Question

(i) Calculate the volume of 320 g of SO₂ at stp (Atomic mass: S = 32 and O = 16)
(ii) State Gay-Lussac's Law of combining volumes.
(iii) Calculate the volume of oxygen required for the complete combustion of 8.8 g of propane (C₃H₈). (Atomic mass: C = 14, O = 16, H = 1, Molar Volume = 22.4 dm³ at stp)

Answer 1

(i) Number of moles of SO₂ in 320 g of SO₂ = $\frac{\mathrm{Mass}\mathrm{of}{\mathrm{SO}}_2}{\mathrm{Molecular}\mathrm{weight}\mathrm{of}{\mathrm{SO}}_2}=\frac{320}{\left(32+\left(16\times 2\right)\right)}=5\mathrm{mol}$
At STP, one mole of SO₂ occupies 22.4 L of volume.
∴ Volume of five moles of SO₂ = (5 $\times$ 22.4) L = 112 L

(ii) Gay-Lussac's law states that reacting volumes of the gases bear a simple ratio with each other and to the volume of the gaseous products, when volumes are measured at same temperature and pressure.

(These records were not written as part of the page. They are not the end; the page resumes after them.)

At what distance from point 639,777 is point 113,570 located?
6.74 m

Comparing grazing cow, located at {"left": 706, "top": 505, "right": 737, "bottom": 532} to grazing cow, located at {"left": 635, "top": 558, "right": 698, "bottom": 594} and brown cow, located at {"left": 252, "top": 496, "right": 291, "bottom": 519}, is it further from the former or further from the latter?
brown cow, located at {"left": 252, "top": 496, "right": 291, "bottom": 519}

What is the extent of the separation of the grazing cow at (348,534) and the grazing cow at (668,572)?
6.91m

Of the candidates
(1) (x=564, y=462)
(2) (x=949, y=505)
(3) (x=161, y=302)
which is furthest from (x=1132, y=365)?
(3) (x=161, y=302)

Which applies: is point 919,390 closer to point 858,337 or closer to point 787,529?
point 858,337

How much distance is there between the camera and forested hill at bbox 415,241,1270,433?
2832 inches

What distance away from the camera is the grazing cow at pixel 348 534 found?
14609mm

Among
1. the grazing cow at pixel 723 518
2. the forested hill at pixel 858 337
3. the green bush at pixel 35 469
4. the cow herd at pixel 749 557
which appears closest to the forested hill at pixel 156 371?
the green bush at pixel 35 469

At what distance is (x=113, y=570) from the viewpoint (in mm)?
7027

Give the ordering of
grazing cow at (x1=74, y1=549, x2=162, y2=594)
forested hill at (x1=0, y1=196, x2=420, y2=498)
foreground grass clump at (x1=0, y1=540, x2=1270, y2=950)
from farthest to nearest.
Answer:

(iii) Reaction of combustion of propane is:
C₃H₈ + 5O₂ $\to$ 3CO₂ + 4H₂O
So, for combustion of one mole of propane, five moles of oxygen is required.
Number of moles of propane in 8.8 g = $\frac{\mathrm{Mass}\mathrm{of}\mathrm{propane}}{\mathrm{Molecular}\mathrm{mass}\mathrm{of}\mathrm{propane}}=\frac{8.8}{\left(\left(3\times 12\right)+\left(8\times 1\right)\right)}=0.2\mathrm{mol}$
Number of moles of oxygen consumed by 0.2 mole of propane = (5 $\times$ 0.2) mol = 1 mol
One mole of oxygen at STP will occupy 22.4 L or 22.4 dm³.